When asked about what challenges she faces in school, Krauth replied, “When I’m singing in a group the one thing that can be challenging is that I don’t know what the conductor is showing, but it’s generally not a challenge because there are other people around me who are singing my part or other voice parts so I just listen to what’s going on around me for cues.”
Owen Davis of the Office of Disability Services works with Krauth both in and out of the classroom and creates Braille sheet music for her to use. Davis said, “She loves to make music with people, and I mean that’s really the heart of teaching music, is wanting to make music with other people, wanting to show people how to make music.”
“One thing Alex and I have worked really hard on this year is an ability for her to conduct, which is, of course, entirely visual and so for a blind person that’s a huge step. It’s like asking a blind person to be in an art class or a dance class. How do you explain what something looks like to someone who doesn’t know what looks like means?” Davis said.
Music Professor Sandra Howard said, “She holds herself to a very high expectation, which raises the bar for other students around her. She models that really well, since she has perfect pitch and oral skills and hearing the melodies and being able to notate them, I think she keeps other students on their toes that way.”

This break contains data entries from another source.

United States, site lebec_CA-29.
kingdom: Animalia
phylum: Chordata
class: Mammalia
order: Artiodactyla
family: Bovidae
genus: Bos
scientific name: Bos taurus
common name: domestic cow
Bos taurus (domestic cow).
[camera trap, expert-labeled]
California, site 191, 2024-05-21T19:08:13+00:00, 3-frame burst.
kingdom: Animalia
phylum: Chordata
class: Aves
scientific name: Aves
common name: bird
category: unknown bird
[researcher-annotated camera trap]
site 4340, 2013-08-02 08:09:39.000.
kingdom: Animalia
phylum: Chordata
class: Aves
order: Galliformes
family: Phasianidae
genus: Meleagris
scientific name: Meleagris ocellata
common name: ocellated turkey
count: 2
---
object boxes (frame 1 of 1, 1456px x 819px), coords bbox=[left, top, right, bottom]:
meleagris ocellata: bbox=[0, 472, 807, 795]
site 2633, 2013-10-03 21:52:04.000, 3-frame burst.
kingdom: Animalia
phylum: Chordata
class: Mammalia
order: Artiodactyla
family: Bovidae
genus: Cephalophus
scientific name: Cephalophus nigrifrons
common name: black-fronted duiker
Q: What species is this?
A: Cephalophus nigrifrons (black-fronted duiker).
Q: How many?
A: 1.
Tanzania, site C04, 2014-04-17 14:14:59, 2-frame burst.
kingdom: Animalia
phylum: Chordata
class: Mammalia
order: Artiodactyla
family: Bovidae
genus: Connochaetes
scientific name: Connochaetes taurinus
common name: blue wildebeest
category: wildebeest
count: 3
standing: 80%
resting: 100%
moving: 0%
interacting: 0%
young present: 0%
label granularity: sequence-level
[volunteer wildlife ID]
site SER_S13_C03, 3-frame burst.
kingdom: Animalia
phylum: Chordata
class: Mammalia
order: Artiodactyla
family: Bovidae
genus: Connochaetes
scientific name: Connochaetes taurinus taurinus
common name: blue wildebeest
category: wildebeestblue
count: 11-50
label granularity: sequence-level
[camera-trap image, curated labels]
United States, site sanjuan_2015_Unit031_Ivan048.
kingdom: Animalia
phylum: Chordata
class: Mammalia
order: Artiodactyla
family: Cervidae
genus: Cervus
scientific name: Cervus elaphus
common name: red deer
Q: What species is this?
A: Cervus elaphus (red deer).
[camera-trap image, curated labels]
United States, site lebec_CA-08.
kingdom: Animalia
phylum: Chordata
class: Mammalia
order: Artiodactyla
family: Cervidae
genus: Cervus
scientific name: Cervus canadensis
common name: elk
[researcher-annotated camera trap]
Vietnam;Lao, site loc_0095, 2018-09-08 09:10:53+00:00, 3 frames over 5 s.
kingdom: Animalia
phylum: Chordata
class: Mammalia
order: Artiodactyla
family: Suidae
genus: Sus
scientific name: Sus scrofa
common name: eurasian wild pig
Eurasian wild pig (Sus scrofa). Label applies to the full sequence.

Howard said Krauth has taught her a number of things, one of them being new teaching skills.
“I think I’m teaching a lot differently now, and I think that’s been helping a lot of the other students too, seeing it and feeling it in different ways. I think I do a lot more thoughtful teaching and it’s probably a lot better for everyone,” she said.
Elaine Ginsberg, director of Canticum Novum, explained that the group performs tricky a capella music. Ginsberg said Krauth “knew all the music by the second rehearsal, so she’s like leading the pack. She knows the music better than anyone and they all have the music in front of them, but she just learned it all by ear and memorized it.”
Howard said another thing she’s learned from Krauth is “not getting frustrated and putting things in a perspective. Seeing that end goal and knowing that what you need to do to get there is not always easy but having that be your rock at the end of the line.” Krauth said she’s grown from her classes and the music itself. “I think the most important thing they’ve taught me is that music is truly universal and anyone can relate to it,” she said.
“It’s been nice to educate people all around the Keene area about what it’s like to be completely blind and to be born that way,” Krauth said.
Davis pointed out that even with music, “It’s just as visual as everything else that we do and then you begin to realize just how completely visual we are as people. Everything that we do, everything that we say, ‘see you later’ is based on the fact that most of our communication is visual or just so many things like that so very many things.”
He furthered that Krauth has been re-working her major and recognizing difficulties she encounters, but made it clear that this experience isn’t completely negative.
“It’s really important for someone to realize those kinds of things, that’s like half of our mission at Office of Disability Services, helping people realize these things about themselves, come to that conclusion on their own and then they grow as a person.”
Krauth not only tackles difficulties in regards to her major, but waves with the help of a surfboard and Amp Surf. Amp Surf teaches beginning surf to disabled people.
Krauth began surfing in sixth grade after hearing the Beach Boys album and has been surfing ever since. “I think the goal of Amp Surf is to cause individuals to believe in their abilities instead of being discouraged by their disabilities.”
Ginsberg said, “I admire how self-sufficient she is. I would say we could all learn a lesson from that. If somebody can do what she can do, those of us who have all of our senses, we have no excuse.”
Krauth said she hopes to become a teacher for elementary schools or open a private voice or piano studio depending on what the future brings.
“In addition to my dreams of becoming a music educator, I believe my ultimate goal is to show all people that even though I’m blind, I can still do many of the same activities that the sighted people, the sighted world, can do just in a modified way,” Krauth said.
Davis furthered on her future and said, “I think she could be an incredibly successful instructor for promising kids. I think that there’s so much room for people who really want it to learn and flourish under her.”
“I hope that people see her as Alex and not the visual impairment first, that’s just Alex and everyone has their own series of steps they go through and she has a certain step, that she’s just a person,” Howard said.
Davis said, “She’s a really extraordinary individual and I would say and I think most people would agree it’s been a life altering experience to have known her.”